バハールの涙



映画は目覚めた女(エマニュエル・ベルコ!)が家からの電話に出ることができず宿を発つこともできず、「娘に会えない母親」「現地に行けない記者」と自虐的に思うのに始まる。後にバハール(ゴルシフテ・ファラハニ)に案内された部屋で「銃を持って寝て」と言われ「私は記者だ」と返す彼女、マチルドには、記者こそ自分の仕事だという信念がある。バハールがフランスの大学で学び弁護士になったと聞き「仕事はもういいのか」と聞くのは自分と照らし合わせてのことだろう。しかし相手は「弁護士はもういい」と答え、回想すなわちその理由が語られる。

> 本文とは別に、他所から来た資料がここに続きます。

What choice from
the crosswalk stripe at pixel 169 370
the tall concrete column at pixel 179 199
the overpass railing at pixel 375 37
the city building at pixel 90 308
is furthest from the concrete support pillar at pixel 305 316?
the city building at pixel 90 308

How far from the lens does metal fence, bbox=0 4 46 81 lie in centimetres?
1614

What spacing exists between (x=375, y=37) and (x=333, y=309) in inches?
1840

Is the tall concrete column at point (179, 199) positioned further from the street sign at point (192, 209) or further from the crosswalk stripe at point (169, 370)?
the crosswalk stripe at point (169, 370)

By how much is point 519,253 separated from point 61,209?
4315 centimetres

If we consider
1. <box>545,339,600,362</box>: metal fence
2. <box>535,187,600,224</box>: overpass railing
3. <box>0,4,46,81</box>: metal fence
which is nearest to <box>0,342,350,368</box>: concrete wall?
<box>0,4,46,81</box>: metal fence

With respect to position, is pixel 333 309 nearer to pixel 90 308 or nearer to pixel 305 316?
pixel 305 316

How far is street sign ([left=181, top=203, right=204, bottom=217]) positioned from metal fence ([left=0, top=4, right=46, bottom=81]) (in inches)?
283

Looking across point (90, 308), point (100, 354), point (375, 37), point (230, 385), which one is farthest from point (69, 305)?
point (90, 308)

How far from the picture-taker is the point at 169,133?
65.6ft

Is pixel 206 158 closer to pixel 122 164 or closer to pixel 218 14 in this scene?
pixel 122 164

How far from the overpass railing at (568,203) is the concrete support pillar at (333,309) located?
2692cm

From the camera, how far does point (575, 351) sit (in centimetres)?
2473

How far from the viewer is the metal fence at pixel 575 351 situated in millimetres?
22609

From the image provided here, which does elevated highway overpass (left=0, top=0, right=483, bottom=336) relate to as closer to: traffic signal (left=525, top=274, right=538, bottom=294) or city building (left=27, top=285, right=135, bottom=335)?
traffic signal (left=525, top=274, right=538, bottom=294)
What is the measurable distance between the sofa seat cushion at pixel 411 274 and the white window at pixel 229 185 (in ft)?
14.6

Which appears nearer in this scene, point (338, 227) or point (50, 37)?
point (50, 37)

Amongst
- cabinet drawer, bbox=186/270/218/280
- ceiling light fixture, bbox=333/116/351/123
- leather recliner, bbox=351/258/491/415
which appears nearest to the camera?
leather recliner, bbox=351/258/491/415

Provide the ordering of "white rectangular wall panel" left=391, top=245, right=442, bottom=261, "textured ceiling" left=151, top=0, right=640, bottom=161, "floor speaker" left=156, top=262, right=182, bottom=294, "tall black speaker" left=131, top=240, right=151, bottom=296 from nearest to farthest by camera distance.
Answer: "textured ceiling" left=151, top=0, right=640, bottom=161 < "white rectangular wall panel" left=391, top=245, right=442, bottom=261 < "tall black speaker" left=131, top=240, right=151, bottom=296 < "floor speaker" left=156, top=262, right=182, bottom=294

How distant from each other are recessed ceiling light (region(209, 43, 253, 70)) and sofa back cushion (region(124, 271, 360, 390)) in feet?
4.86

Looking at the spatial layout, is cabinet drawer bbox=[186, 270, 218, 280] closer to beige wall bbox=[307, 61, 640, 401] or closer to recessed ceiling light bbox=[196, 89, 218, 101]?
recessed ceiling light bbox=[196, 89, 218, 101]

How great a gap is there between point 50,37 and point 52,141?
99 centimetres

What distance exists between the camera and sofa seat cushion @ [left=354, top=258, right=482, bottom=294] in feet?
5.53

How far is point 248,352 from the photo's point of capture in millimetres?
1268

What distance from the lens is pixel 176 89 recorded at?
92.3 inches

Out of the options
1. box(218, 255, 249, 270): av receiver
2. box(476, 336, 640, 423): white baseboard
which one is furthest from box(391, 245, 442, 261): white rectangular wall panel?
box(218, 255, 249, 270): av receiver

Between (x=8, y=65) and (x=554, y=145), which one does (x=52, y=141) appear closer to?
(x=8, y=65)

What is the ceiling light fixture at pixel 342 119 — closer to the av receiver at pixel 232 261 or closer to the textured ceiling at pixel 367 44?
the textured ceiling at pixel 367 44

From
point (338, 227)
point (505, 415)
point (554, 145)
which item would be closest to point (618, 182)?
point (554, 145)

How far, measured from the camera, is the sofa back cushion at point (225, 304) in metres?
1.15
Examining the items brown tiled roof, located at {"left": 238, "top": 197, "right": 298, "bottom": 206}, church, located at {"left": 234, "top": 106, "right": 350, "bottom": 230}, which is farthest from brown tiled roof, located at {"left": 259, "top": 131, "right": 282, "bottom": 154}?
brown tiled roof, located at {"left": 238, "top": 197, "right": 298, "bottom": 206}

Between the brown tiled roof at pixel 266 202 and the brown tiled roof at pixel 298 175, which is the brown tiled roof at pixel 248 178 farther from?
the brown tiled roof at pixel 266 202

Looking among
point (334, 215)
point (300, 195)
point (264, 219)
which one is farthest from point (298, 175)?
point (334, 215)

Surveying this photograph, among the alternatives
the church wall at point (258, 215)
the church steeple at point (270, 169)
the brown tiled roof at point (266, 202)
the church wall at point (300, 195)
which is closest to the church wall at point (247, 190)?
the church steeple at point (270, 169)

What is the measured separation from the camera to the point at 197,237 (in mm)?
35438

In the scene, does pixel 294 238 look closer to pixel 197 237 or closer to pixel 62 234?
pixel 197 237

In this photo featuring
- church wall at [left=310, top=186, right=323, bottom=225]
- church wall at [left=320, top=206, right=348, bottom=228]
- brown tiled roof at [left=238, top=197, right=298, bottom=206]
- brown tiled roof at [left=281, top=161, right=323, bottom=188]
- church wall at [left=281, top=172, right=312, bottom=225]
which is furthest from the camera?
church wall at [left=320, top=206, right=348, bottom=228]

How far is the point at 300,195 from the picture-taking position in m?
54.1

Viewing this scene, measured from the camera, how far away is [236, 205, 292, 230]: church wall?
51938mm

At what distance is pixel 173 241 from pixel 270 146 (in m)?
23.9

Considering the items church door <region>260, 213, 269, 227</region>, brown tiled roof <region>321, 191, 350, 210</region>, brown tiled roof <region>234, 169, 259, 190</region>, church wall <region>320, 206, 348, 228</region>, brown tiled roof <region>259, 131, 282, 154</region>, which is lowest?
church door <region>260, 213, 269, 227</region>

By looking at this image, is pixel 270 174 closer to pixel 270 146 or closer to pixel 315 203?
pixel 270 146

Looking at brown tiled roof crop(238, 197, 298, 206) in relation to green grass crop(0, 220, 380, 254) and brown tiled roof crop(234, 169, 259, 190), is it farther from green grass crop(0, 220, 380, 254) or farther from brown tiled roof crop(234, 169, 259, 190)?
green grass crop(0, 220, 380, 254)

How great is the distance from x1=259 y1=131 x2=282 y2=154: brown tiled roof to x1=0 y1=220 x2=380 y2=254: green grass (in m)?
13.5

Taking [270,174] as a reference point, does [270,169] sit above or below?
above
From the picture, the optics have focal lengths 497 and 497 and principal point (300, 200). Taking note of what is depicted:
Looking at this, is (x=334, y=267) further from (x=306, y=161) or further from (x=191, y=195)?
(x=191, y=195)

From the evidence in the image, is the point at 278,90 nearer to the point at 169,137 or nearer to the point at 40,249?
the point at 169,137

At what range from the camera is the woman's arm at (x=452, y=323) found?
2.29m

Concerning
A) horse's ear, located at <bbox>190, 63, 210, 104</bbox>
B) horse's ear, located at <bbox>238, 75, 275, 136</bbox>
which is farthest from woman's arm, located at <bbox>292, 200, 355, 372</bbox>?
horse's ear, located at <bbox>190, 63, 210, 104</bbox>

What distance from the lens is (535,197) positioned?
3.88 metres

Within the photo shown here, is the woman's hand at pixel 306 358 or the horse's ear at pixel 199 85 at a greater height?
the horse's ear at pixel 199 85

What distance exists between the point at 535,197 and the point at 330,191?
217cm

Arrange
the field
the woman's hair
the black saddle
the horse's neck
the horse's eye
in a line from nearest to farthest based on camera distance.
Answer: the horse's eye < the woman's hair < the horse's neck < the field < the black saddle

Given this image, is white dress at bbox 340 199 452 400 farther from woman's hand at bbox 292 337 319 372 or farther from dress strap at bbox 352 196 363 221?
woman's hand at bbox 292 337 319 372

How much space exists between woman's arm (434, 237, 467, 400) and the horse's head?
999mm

この映画には、帰るところがあるが帰らない女と帰るところを奪われた女の命と自由のための戦いが記されている。バハールはマチルドの「世界は見て見ぬふりをしている」という言葉(よりも終盤の「真実の持つ力なんてと思うけれど…」という言葉の方がそれこそ真実味があるのだが)や彼女に娘がいることを聞き、自分と違う経緯で信念を宿していることを理解する。暗がりの物音に銃を持って出る女とカメラを手に出る女、臨戦態勢で銃を構える女とそれを撮る女、面白いとかかっこいいとかではない、何だろう、自分がそこに並ぶことは出来ないが何か、と思う。


マチルドが自身で認めた文を読む声が流れるエンドクレジットが素晴らしい。「恐怖はなくなったと思ったがまだ怖い」。それはバハールの部隊の女達も同じで、「奴らが殺したのは我々の恐怖心だ」「奴らは怖いものなしの我々を恐れている」と言ってもやはり戦闘は怖い、そのことがひしひしと伝わってくる。でも言わなきゃならないし戦わなきゃならない。前線で取材するマチルドの「娘の存在が無ければ一週間もたない」なんて告白にも本当に重みを感じる。それらの中に大変に女の真実があるように、私には思われた。